Your states can’t be made to work. When you’re in the initial state and read $a_1$, you’ve no way to know whether $a_1\ldots a_n>b_1\ldots b_n$, $a_1\ldots a_n=b_1\ldots b_n$, or $a_1\ldots a_n<b_1\ldots b_n$, so you’ve no way to know what the appropriate transition is.

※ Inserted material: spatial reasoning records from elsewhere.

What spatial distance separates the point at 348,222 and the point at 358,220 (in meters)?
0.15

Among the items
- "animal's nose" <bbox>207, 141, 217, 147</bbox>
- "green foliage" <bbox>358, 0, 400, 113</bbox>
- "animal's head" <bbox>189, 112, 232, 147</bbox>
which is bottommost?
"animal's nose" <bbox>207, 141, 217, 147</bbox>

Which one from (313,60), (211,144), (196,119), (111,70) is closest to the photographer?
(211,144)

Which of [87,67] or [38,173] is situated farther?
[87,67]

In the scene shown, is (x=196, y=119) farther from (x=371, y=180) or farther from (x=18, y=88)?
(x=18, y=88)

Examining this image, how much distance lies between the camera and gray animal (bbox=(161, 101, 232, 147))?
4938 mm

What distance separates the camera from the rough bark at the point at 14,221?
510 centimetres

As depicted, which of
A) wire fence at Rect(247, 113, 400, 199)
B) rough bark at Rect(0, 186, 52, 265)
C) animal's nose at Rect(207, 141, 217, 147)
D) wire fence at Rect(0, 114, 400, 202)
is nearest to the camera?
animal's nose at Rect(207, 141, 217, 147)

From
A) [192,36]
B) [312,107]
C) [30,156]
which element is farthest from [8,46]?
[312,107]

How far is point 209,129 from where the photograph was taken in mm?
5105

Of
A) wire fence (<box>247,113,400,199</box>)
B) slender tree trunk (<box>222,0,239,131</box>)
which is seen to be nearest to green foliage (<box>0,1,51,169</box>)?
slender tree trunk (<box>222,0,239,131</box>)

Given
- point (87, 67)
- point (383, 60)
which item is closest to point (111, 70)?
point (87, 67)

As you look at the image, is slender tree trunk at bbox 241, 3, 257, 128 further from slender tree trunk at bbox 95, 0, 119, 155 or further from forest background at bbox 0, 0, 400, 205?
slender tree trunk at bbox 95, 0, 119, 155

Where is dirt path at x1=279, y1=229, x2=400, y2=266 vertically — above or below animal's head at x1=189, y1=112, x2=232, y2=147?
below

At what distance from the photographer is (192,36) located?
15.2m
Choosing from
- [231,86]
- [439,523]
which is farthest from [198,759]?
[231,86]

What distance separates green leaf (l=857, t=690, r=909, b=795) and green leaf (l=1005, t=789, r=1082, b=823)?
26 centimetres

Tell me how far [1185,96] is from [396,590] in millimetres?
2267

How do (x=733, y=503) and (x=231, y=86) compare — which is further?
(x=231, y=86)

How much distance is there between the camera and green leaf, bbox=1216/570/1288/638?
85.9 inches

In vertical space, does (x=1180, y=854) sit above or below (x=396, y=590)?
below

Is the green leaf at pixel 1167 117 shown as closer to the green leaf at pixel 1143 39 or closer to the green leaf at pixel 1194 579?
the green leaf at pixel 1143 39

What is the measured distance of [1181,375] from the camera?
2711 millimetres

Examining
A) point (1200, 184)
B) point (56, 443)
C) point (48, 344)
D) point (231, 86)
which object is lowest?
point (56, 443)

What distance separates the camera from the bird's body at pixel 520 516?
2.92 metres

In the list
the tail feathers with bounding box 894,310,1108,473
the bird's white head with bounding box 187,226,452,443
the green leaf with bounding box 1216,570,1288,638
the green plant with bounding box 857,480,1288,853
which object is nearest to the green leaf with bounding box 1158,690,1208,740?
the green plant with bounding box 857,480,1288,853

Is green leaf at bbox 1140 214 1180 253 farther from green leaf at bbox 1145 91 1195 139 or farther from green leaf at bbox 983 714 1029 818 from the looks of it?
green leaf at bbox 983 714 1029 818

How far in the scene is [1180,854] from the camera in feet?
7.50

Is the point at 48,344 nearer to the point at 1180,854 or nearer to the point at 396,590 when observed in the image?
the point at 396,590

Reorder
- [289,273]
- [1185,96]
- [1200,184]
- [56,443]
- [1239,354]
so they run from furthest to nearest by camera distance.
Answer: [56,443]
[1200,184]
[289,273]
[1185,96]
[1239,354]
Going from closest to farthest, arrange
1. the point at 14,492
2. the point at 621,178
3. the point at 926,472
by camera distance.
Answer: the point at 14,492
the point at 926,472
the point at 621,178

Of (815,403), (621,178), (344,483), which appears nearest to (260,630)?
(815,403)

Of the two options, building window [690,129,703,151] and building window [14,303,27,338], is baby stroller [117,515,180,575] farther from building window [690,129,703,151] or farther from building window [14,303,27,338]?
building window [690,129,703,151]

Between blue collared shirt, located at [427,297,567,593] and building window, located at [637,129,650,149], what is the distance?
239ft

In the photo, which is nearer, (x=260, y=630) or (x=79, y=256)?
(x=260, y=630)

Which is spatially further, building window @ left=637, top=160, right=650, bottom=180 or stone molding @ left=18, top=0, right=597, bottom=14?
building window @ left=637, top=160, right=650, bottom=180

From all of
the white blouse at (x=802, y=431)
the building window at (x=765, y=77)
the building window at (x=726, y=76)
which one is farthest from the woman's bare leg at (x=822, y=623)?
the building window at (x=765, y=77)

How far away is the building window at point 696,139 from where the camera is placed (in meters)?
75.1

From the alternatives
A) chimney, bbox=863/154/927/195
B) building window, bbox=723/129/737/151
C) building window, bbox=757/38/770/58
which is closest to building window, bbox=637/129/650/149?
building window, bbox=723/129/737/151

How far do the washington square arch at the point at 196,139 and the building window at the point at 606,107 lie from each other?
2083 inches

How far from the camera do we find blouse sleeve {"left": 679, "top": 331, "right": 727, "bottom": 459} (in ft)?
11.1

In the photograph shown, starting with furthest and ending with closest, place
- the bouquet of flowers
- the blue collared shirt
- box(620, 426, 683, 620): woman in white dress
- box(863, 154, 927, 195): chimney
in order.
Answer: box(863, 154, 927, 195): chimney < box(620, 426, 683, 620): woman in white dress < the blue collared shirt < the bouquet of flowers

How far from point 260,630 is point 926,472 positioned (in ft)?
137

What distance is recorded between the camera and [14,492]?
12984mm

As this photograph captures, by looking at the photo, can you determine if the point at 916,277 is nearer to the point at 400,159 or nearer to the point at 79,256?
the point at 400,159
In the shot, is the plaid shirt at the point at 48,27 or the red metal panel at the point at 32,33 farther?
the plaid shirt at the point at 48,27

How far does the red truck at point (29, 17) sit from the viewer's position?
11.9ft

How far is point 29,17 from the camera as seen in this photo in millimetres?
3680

If $a_1\ldots a_n\ne b_1\ldots b_n$, there is a smallest $k\in\{1,\ldots,n\}$ such that $a_k\ne b_k$, and it’s not hard to see that $a_1\ldots a_n>b_1\ldots b_n$ if and only if $a_k>b_k$. Using that idea, I can construct a suitable DFA with five states; $q_0$ is the initial state, $q_4$ is the only acceptor state, and the transitions are as follows:
$$\begin{array}{}
q_0\overset{0}\longrightarrow q_1&&q_0\overset{1}\longrightarrow q_2\\
q_1\overset{0}\longrightarrow q_0&&q_1\overset{1}\longrightarrow q_3\\
q_2\overset{0}\longrightarrow q_4&&q_2\overset{1}\longrightarrow q_0\\
q_3\overset{0}\longrightarrow q_3&&q_3\overset{1}\longrightarrow q_3\\
q_4\overset{0}\longrightarrow q_4&&q_4\overset{1}\longrightarrow q_4
\end{array}$$
After reading $a_1b_1\ldots a_kb_k$ for any $k$, the automaton will be in state $q_0$ if $a_1\ldots a_k=b_1\ldots b_k$. If $k$ is minimal such that $a_k\ne b_k$, then either $a_kb_k=10$ or $a_kb_k=01$. In the first case the automaton is in state $q_4$; in the second it’s in state $q_3$. Both are trap states, so in the first case the input is accepted, and in the second it is not.
I constructed this DFA on the assumption that the length of the input string would be even; if it was supposed to test for strings of odd length and reject them, some modification would be required.